[BEGIN]

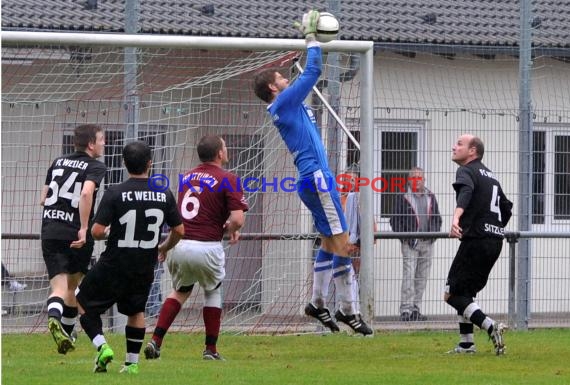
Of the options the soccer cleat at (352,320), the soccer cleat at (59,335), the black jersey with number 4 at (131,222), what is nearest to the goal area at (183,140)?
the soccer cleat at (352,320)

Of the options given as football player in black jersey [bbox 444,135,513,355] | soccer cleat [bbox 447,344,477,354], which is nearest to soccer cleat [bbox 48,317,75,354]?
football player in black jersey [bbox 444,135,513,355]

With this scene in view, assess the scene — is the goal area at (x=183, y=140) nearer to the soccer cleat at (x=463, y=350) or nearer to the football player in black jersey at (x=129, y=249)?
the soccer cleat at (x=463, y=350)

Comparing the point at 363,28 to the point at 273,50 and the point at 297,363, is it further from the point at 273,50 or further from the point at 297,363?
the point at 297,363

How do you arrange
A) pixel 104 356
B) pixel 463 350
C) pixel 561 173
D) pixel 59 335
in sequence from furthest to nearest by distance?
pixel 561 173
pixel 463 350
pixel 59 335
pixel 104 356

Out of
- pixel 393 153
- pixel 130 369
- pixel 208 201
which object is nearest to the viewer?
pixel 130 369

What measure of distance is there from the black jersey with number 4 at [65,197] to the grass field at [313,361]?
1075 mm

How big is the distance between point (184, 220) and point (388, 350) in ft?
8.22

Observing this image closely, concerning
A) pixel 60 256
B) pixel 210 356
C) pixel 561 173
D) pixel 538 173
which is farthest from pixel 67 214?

[END]

§ **GOAL OF THE EXERCISE**: Retype, word for word, the lines of the records starting at the line that contains "How big is the" and ending with the final line of the records.

§ **TASK RESULT**:
How big is the distance between point (184, 220) and point (388, 350) in ft?
8.22

Observing this image closely, concerning
A) pixel 60 256
B) pixel 210 356
C) pixel 561 173
D) pixel 538 173
which is farthest from pixel 67 214?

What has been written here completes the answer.